И удивительно: в это же самое время происходит бунт военнопленных китайцев, в гарнизоне появляются прокоммунистические листовки, из рук подполковника Кувахара ускользает опасный русский разведчик, а потом это письмо с угрозами. Будто в самом воздухе появились какие-то болезнетворные бациллы. Невидимые, они шаг за шагом разрушают весь тот крепкий организм, каким представлялась всегда японская армия генералу Цуцуми.
Обо всем этом мрачно думал генерал-майор Цуцуми, сидя у себя в кабинете утром 7 августа, после того как получил письмо Грибанова и вторую за последние три дня совершенно секретную шифровку из императорской ставки. В оскорбительно-формальном, поучительном тоне было написано письмо русского.
«Господин генерал, вы старый солдат и должны знать, что в войне бывают не только победы, но и поражения. Бессмысленно было бы с моей стороны доказывать вам, что японскую армию в конечном счете ждет неминуемый крах. Если вы хоть чуточку разбираетесь в политике, то сами видите все это отлично. В связи с этим я имею кое-что сказать вам со всей категоричностью.
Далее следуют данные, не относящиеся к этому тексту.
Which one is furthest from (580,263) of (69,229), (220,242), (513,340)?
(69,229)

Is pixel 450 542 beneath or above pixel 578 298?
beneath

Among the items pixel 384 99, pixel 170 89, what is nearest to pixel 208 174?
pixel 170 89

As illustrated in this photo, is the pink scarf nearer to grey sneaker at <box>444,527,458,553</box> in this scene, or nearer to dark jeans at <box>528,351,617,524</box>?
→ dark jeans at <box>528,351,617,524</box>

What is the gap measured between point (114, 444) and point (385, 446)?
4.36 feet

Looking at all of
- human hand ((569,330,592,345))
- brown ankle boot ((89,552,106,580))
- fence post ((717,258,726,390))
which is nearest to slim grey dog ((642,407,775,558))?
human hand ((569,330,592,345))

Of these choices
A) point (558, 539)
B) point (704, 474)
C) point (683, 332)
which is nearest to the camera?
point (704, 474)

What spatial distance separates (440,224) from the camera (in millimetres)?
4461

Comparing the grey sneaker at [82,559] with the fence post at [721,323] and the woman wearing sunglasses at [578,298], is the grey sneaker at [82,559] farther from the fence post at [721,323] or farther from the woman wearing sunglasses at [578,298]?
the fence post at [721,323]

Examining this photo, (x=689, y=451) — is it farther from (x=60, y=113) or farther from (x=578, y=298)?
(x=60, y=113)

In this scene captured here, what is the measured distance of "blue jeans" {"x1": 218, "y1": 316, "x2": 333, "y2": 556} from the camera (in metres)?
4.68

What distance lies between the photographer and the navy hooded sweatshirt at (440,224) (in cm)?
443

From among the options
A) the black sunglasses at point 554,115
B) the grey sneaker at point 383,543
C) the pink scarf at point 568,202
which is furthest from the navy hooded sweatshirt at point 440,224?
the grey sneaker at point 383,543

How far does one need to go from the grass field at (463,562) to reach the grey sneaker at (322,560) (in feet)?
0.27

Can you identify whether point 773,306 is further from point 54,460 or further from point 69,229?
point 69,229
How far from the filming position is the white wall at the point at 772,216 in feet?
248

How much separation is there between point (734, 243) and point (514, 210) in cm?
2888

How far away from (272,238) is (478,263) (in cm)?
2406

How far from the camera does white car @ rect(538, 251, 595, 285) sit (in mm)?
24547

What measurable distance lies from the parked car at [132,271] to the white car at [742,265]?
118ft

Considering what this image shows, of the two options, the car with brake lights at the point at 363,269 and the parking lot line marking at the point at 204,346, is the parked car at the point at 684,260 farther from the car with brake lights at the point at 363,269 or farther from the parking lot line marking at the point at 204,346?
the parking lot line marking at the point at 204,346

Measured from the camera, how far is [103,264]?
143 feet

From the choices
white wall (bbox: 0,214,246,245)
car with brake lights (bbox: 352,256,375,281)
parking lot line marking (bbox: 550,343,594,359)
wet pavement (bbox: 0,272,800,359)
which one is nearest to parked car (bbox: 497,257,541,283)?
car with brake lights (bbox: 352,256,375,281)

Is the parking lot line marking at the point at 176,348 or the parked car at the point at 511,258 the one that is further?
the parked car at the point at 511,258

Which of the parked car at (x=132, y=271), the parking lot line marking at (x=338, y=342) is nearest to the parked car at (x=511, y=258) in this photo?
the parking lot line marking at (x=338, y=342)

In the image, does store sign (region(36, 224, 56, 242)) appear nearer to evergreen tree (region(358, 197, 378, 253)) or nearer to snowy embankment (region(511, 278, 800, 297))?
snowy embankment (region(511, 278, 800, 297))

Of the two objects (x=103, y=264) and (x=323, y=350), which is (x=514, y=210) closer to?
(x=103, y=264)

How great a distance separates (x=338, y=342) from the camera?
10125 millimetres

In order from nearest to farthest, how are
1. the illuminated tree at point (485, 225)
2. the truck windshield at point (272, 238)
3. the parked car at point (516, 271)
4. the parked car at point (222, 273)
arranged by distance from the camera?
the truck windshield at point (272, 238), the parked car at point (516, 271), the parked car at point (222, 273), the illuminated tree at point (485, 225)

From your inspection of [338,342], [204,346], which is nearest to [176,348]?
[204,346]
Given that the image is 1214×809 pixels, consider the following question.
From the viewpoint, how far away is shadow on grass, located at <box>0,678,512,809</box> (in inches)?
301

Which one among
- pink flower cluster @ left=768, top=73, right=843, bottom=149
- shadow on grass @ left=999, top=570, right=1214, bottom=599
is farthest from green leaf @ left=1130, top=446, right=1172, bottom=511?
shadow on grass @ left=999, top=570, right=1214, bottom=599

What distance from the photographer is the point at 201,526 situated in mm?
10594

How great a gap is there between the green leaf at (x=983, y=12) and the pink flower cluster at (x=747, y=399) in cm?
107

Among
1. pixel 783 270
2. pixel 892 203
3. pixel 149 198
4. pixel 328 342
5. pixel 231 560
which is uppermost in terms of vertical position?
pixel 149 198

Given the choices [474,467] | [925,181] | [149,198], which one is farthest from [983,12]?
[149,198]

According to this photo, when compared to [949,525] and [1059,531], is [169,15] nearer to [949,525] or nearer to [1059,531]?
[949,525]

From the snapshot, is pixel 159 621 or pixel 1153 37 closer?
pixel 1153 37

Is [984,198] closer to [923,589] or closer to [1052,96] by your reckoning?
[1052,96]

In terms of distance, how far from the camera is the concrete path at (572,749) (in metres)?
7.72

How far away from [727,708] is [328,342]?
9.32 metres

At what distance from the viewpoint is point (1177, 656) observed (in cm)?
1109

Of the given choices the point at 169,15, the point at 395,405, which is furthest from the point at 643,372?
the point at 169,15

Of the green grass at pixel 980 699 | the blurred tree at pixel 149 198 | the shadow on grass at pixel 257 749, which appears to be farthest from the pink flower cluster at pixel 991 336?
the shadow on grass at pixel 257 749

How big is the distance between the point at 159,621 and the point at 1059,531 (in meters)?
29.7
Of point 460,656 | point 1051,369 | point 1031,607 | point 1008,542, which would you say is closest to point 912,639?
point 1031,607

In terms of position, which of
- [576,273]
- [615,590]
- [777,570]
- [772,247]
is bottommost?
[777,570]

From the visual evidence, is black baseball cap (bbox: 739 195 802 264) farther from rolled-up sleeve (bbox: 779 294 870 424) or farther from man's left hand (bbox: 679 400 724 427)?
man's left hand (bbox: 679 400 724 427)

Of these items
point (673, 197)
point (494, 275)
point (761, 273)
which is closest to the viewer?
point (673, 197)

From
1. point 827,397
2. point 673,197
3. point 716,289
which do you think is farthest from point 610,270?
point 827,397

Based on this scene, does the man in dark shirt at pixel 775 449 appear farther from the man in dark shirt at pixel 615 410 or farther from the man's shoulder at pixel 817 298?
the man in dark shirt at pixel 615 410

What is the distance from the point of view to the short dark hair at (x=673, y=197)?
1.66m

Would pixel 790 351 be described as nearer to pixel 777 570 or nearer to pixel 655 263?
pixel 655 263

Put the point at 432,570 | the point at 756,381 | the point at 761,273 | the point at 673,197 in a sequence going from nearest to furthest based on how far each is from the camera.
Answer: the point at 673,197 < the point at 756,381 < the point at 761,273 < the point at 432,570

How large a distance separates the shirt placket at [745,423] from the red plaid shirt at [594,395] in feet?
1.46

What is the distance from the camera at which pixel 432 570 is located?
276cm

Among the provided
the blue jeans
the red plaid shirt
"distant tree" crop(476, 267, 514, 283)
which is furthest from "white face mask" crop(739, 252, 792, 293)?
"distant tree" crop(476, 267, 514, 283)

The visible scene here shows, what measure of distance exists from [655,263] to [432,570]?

Много преступлений и злодеяний против человечества совершила японская военщина, не мне вам рассказывать о них. Я лишь хочу поставить вас в известность о том, что вам не удалось и уже не удастся скрыть таких злодеяний, как уничтожение военнопленных китайцев и недавнее потопление советского парохода, — злодеяний, к которым причастны не только подполковник Кувахара, капитан второго ранга Такахаси, бывший майор, ныне капитан Кикути, поручик Гото, но и вы лично. Сейчас не без вашего ведома совершается еще одно преступление: подполковник Кувахара под угрозой страшных пыток принуждает четверых советских граждан, спасшихся с потопленного парохода, стать японскими шпионами. Если они не согласятся — их ждет гибель.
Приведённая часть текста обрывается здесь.